5日の海外動向と本日の相場見通し

5日のシカゴ日経平均先物6月物は15615円大証比115円安でした。NYダウは続落、前日比133.68ドル安の17603.32ドルでした。ラガルドIMF専務理事が世界経済見通しの悪化に言及したことや、米アトランタ連銀が1~3月期の米実質GDP推計を前期比0.7%増から同0.4%増に下方修正したことなどが嫌気されました。NY原油先物相場は3日ぶりに反発、WTI期近の5月物は前日比0.19ドル高の1バレル35.89ドルでした。「イラン抜きでも増産凍結で合意できる」とのクウェート当局者の発言を受け、17日のカタール会合で、各国が増産凍結で合意できるとの観測が浮上しました。
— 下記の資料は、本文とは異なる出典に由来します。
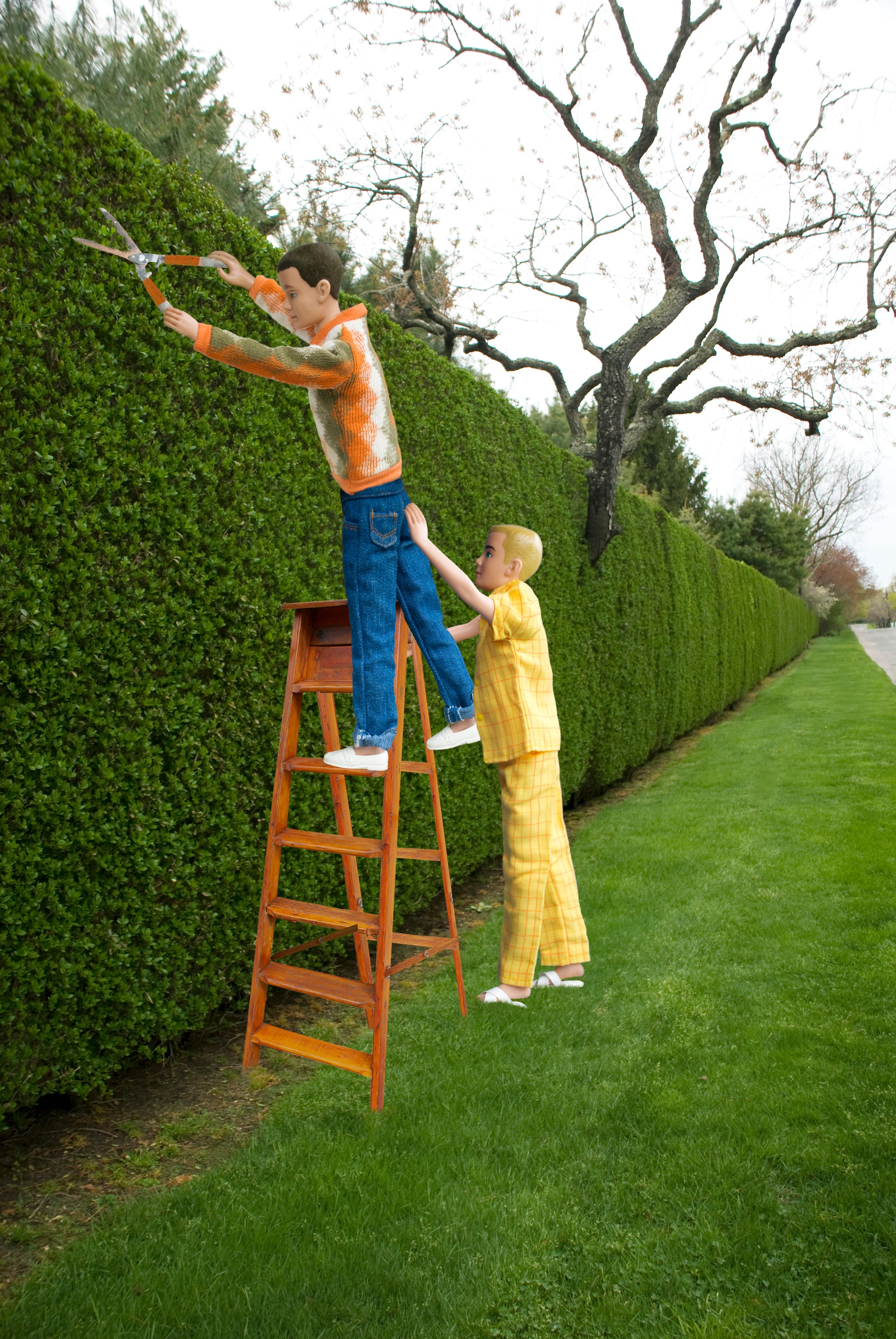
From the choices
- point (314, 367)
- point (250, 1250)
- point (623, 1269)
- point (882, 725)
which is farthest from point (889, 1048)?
point (882, 725)

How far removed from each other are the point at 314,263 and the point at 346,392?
38cm

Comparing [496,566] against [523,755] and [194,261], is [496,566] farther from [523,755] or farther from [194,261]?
[194,261]

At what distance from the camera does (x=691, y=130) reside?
433 inches

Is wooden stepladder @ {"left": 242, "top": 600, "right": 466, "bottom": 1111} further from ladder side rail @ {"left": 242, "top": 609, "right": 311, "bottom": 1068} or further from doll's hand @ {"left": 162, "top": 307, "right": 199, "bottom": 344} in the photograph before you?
doll's hand @ {"left": 162, "top": 307, "right": 199, "bottom": 344}

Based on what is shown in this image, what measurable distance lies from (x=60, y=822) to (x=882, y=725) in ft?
42.0

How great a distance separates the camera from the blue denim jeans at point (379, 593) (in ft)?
8.21

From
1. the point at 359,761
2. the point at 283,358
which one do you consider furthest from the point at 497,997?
the point at 283,358

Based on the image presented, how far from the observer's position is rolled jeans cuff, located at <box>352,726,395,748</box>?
8.50ft

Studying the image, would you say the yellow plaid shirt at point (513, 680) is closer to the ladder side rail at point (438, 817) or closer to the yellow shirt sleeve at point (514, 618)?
the yellow shirt sleeve at point (514, 618)

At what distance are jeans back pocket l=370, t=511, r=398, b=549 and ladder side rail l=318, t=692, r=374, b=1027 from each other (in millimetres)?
909

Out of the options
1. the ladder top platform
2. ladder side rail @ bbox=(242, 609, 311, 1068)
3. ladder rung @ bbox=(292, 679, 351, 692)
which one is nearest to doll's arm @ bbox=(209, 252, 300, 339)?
the ladder top platform

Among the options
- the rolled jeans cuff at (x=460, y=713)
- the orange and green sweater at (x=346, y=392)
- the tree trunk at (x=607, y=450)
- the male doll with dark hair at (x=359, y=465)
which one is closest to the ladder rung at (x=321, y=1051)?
the male doll with dark hair at (x=359, y=465)

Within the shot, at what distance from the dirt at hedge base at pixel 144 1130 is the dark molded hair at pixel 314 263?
2743mm

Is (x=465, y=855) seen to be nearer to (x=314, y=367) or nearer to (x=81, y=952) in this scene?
(x=81, y=952)
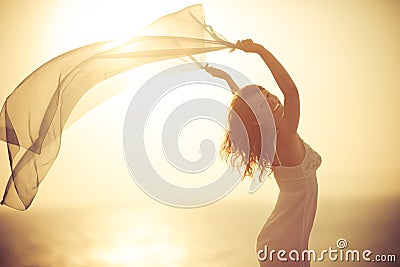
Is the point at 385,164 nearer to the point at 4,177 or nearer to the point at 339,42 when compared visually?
the point at 339,42

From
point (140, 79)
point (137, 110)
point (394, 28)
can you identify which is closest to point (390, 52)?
point (394, 28)

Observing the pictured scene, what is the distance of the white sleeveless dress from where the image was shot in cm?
205

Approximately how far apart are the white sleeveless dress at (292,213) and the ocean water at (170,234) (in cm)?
176

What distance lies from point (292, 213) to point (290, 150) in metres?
0.21

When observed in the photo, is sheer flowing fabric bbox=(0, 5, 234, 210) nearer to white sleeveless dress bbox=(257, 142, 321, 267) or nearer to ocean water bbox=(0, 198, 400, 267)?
white sleeveless dress bbox=(257, 142, 321, 267)

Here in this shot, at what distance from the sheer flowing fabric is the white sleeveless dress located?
511 mm

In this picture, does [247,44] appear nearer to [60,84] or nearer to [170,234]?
[60,84]

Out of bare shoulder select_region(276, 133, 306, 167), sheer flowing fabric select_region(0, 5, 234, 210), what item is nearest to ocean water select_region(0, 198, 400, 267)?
sheer flowing fabric select_region(0, 5, 234, 210)

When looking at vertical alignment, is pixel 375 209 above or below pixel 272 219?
above

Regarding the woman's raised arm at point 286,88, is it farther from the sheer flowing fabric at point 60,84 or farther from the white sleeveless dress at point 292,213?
the sheer flowing fabric at point 60,84

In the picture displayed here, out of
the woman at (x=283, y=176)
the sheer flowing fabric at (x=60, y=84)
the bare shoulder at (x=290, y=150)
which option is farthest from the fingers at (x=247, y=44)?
the bare shoulder at (x=290, y=150)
NY円相場は3日続伸、前日比1円円高・ドル安の1ドル=110円30~40銭でした。一時109円92銭前後と2014年10月31日以来およそ1年5カ月ぶりの円高・ドル安水準を付けました。安倍首相が5日、ウォール・ストリート・ジャーナルとのインタビューで「通貨安競争は絶対避けなければならない。恣意的な為替市場への介入は慎まなければならない」と語ったことで、政府・日銀による介入期待が後退し、円が対ドルで買われました。

 

日経平均は昨日まで6日続落しています。さすがに、自律反発狙いの買いが見込めるとはみています。しかし、東京外国為替市場で、1ドル=110円付近の円高水準での推移が続くようなら、戻り余地は限定されそうです。想定レンジは昨日終値(15732.82円)±200円程度です。日経平均がここまで短期で急落したことで、追証発生リスクが高まっています。このため、全体相場の戻りが鈍るようだと、追証回避の売りが加速する場面が警戒されます。